◆ Page excerpt
One of my favourite passages from the Bible is Chapter 22 of the book of Acts. The apostle Paul has just been accused by the residents of Jerusalem of defiling the Jewish Temple. He is brought before the Roman authorities for punishment. The passage reads:
"22 The crowd listened to Paul until he said this. Then they raised their voices and shouted, “Rid the earth of him! He’s not fit to live!”
23 As they were shouting and throwing off their cloaks and flinging dust into the air,
24 The commander ordered that Paul be taken into the barracks. He directed that he be flogged and interrogated in order to find out why the people were shouting at him like this.
25 As they stretched him out to flog him, Paul said to the centurion standing there, “Is it legal for you to flog a Roman citizen who hasn’t even been found guilty?”
26 When the centurion heard this, he went to the commander and reported it. “What are you going to do?” he asked. “This man is a Roman citizen.”
27 The commander went to Paul and asked, “Tell me, are you a Roman citizen?” “Yes, I am,” he answered.
28 Then the commander said, “I had to pay a lot of money for my citizenship.” “But I was born a citizen,” Paul replied.
29 Those who were about to interrogate him withdrew immediately. The commander himself was alarmed when he realized that he had put Paul, a Roman citizen, in chains." (Acts 22:22-29 NIV)
I reflect on this passage today remind us of another point. The concept of citizenship is something that is not alien nor is it new. It has been around since the earliest of civilisations and the question of how one is entitled to it has also been a subject of debate. When we read the passage, we see that both the centurion and Paul were Roman citizens. The centurion, however, had to buy his citizenship (naturalisation) while Paul was a citizen by birth. We also see that being a citizen carried with it some rights, rights that the Roman authorities dared not violate.
The Romans made a list of their citizens and they called the process of making this list the census. Citizens had to present themselves and get themselves registered in the census and so did non-citizens. All persons had to register themselves and the process was quite cumbersome. If we read the Bible, we will note that the whole reason, Jesus was born in a cow shed was because his parents were travelling to get their names listed on the census. Even the Romans felt all those years ago that it was important to know who this special class of people called citizens were.

[Spatial question entries]
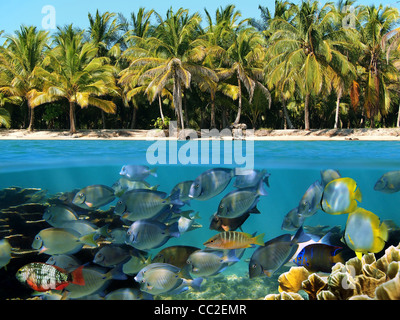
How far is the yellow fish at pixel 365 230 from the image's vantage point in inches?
117

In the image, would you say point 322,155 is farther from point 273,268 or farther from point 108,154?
point 273,268

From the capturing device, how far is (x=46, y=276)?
3111 millimetres

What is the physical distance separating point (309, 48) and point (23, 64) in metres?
21.3

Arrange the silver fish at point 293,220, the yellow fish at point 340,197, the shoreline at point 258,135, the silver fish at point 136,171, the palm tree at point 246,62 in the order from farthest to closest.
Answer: the palm tree at point 246,62 → the shoreline at point 258,135 → the silver fish at point 136,171 → the silver fish at point 293,220 → the yellow fish at point 340,197

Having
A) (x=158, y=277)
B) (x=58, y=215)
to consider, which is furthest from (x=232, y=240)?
(x=58, y=215)

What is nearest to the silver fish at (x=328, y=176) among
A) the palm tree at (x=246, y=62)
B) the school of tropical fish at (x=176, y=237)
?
the school of tropical fish at (x=176, y=237)

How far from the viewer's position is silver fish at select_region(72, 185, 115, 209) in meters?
3.91

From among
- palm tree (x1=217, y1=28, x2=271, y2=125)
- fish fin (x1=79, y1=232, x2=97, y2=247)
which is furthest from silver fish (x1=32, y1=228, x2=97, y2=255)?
palm tree (x1=217, y1=28, x2=271, y2=125)

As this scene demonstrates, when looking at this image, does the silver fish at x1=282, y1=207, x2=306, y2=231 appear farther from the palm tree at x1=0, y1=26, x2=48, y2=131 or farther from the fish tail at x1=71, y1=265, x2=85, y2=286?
the palm tree at x1=0, y1=26, x2=48, y2=131

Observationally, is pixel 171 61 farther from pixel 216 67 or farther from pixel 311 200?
pixel 311 200

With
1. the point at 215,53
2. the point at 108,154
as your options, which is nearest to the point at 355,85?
the point at 215,53

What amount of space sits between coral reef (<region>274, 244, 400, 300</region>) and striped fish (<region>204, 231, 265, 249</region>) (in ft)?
2.07

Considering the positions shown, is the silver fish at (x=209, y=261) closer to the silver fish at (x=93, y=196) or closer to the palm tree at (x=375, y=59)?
the silver fish at (x=93, y=196)
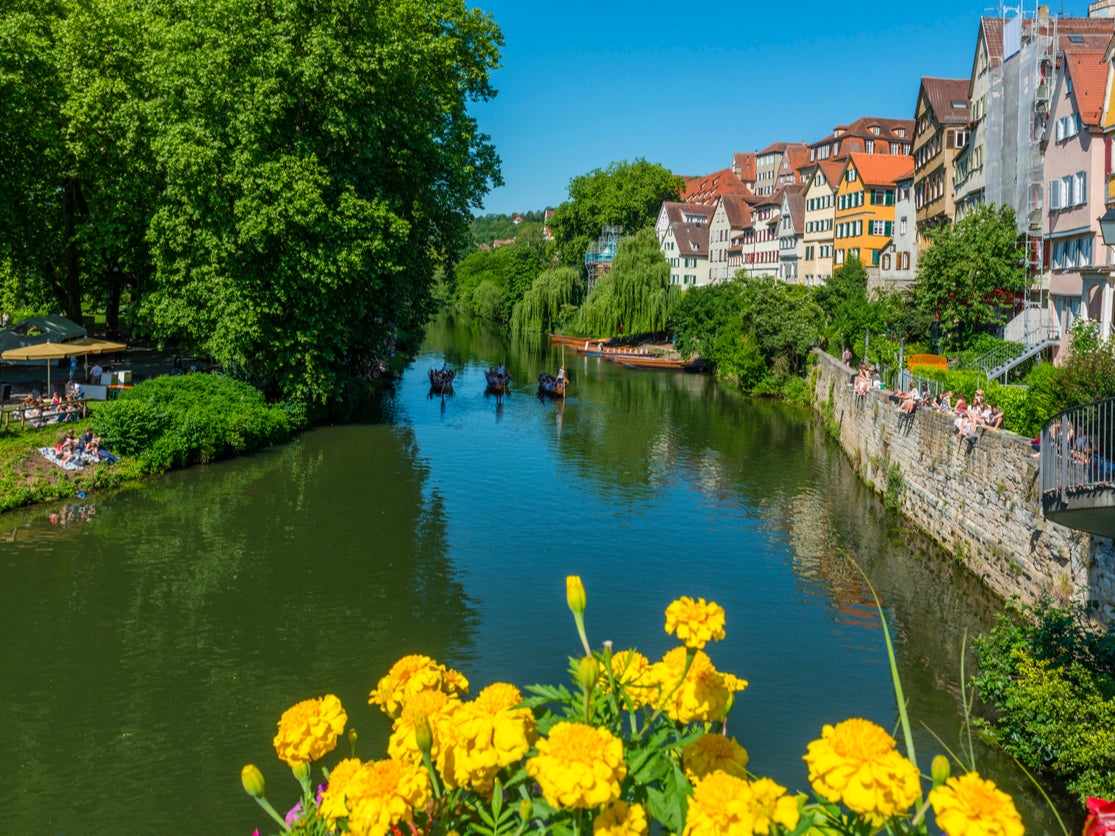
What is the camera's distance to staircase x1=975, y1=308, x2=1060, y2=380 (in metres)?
31.7

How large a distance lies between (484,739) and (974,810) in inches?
56.9

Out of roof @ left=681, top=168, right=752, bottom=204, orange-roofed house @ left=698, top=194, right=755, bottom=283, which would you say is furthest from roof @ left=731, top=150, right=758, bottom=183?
orange-roofed house @ left=698, top=194, right=755, bottom=283

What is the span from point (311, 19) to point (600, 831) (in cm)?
3267

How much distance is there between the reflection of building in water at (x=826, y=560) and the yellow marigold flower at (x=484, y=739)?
15190 mm

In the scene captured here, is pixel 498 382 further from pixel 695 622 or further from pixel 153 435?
pixel 695 622

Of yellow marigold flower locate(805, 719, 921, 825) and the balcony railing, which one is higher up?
yellow marigold flower locate(805, 719, 921, 825)

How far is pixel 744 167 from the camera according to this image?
131250 mm

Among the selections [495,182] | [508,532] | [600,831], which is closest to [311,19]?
[495,182]

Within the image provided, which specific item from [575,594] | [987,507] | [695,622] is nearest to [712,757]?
[695,622]

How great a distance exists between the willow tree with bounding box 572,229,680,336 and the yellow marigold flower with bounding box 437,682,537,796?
66.6 meters

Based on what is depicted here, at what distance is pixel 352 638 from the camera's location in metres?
16.0

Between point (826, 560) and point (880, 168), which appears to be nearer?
point (826, 560)

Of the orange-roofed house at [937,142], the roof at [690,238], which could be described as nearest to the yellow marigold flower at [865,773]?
the orange-roofed house at [937,142]

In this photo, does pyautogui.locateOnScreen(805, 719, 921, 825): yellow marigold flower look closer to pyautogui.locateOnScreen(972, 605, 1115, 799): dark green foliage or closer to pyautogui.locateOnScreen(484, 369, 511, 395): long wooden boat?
pyautogui.locateOnScreen(972, 605, 1115, 799): dark green foliage
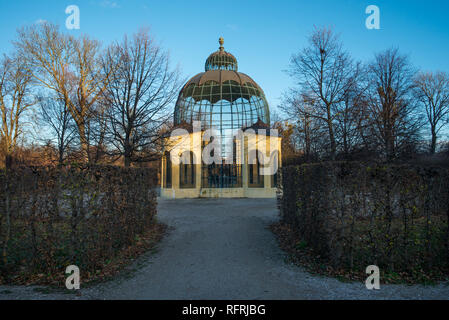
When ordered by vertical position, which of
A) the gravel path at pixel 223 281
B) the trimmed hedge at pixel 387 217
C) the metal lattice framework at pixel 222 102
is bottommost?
the gravel path at pixel 223 281

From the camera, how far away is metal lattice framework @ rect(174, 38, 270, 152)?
896 inches

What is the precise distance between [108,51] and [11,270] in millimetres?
8969

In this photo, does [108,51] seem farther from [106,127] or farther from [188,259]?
[188,259]

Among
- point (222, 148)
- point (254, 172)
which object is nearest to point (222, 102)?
point (222, 148)

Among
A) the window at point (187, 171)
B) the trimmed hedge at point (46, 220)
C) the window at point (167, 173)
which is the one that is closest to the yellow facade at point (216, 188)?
the window at point (187, 171)

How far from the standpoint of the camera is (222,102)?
22.9 m

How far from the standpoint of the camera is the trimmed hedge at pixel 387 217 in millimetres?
5195

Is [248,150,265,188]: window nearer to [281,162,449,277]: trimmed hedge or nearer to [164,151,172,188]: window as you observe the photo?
[164,151,172,188]: window

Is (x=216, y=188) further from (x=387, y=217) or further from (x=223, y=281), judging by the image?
(x=387, y=217)

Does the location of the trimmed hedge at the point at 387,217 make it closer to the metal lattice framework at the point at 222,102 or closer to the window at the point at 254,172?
the window at the point at 254,172

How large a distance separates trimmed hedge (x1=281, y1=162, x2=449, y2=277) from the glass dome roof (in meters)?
17.8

◆ What you need to do
Write the next part of the essay on citizenship in Acts 22, starting after its last sentence. The records have nothing to do with the essay on citizenship.

◆ Written answer
In India today, the topic of citizenship has become a hot button issue thanks to the Citizenship (Amendment) Act, 2019, (CAA) and the National Register of Citizens (NRC). The CAA grants certain communities the right to apply for citizenship based on a criterion outlined under the CAA. The NRC is going to be this national register of all persons who are Indian citizens. The fate of those left out of this nationwide NRC is still undetermined, but if the experience of Assam is anything to go by, sans clarifications/assurances from the government, there is a legitimate cause for fear among certain sections of society.
But while the CAA has passed into law and the all India NRC is looming on the horizon, it may become worthwhile to examine citizenship and the concept of civic nationalism in India.
India’s Constitution attempts to create a semblance of civic nationalism by creating a class of persons who are “citizens” for the purposes of the Constitution of India. These citizens enjoy rights and privileges that others do not. The right to vote, the right to live in India, freedom of movement, freedom of speech among other rights. Non-citizens get some rights but do not get the entire bundle. They get a diet version of the fundamental rights while Citizens get access to the whole pie.
In India’s constitutional set up, like other constitutional set ups that come from the days of the earliest constitutions in Greece and Rome, citizenship is a marker of one’s formal relationship with the State. Civic nationalism tries to take that one step further. In civic nationalism, citizenship becomes a marker of one’s identity and possibly becomes the highest identity someone may have. As an identity that cuts across tribal, ethnic and religious lines, citizenship is an identity that can help build modern multi-cultural states, or so we think.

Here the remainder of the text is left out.